Known as SUPREMISE (Super-Resolution non-invasive muscle measurements with miniaturised magnetic sensors), the project will be led by Professor Hadi Heidari of Glasgow University. Prof Heidari has been awarded £1.8m via an EPSRC Open Fellowship to develop the technology, which will seek to provide a non-invasive alternative to existing methods for monitoring electrical activity in patients’ muscles.
Currently, electromyography (EMG) can be used to measure this activity with external electrodes, but more accurate measurements require thin needles to be inserted into the muscles. Prof Heidari and his colleagues are looking to a technology known as magnetomyography (MMG) to provide highly accurate measurements without the needles.
“Diagnosing and monitoring serious neuromuscular conditions can require the regular use of needles, which can be painful and unpleasant, particularly for older people and children,” said Professor Heidari, from Glasgow’s James Watt School of Engineering.
“MMG has the potential to deliver improved results with less invasive measures, but the technology is still relatively new compared to EMG and there is a lot of work to be done to fully realise that potential.”
SUPREMISE will consist of wearable device similar to a smartwatch. This will be equipped with a novel MMG sensor, capable of monitoring the tiny magnetic fields created by muscles when they contract or relax. A new microchip developed as part of the project will use artificial intelligence to detect MMG signals against the background noise of electrical activity produced by the human body.

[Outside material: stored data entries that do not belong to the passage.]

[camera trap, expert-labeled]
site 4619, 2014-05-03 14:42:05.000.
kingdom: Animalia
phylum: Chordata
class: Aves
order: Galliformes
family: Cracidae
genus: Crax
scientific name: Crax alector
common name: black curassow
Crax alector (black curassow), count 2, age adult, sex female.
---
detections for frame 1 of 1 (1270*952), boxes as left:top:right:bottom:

Study co-investigator Professor Kianoush Nazarpour, from Edinburgh University, will help to identify the best pathway to higher readiness levels for the technology. After the first two years of research to validate the technology, it will be field-tested over the following three years with real patients in neuromuscular treatment clinics at the Queen Elizabeth University Hospital in Glasgow, Ostschweizer Children's Hospital in Switzerland and University Hospital Tübingen in Germany.
“SUPREMISE brings together some of the UK’s leading biomedical researchers and clinicians to develop a miniaturised, affordable and portable MMG monitoring system which would replace the bulky and expensive equipment which is the current state of the art,” Professor Heidari continued.
“In addition to the clinical benefits SUPREMISE is setting out to deliver, there’s also potential for this kind of ultra-sensitive muscle movement sensor to find further applications in human-machine interfacing like extended reality, gaming and consumer electronics.”
SUPREMISE is also supported by the Medical Device Manufacturing Centre at Heriot-Watt University, Delsys, and Glasgow neurotech spinout Neuranics, which is a potential commercial outlet for the wearable technology.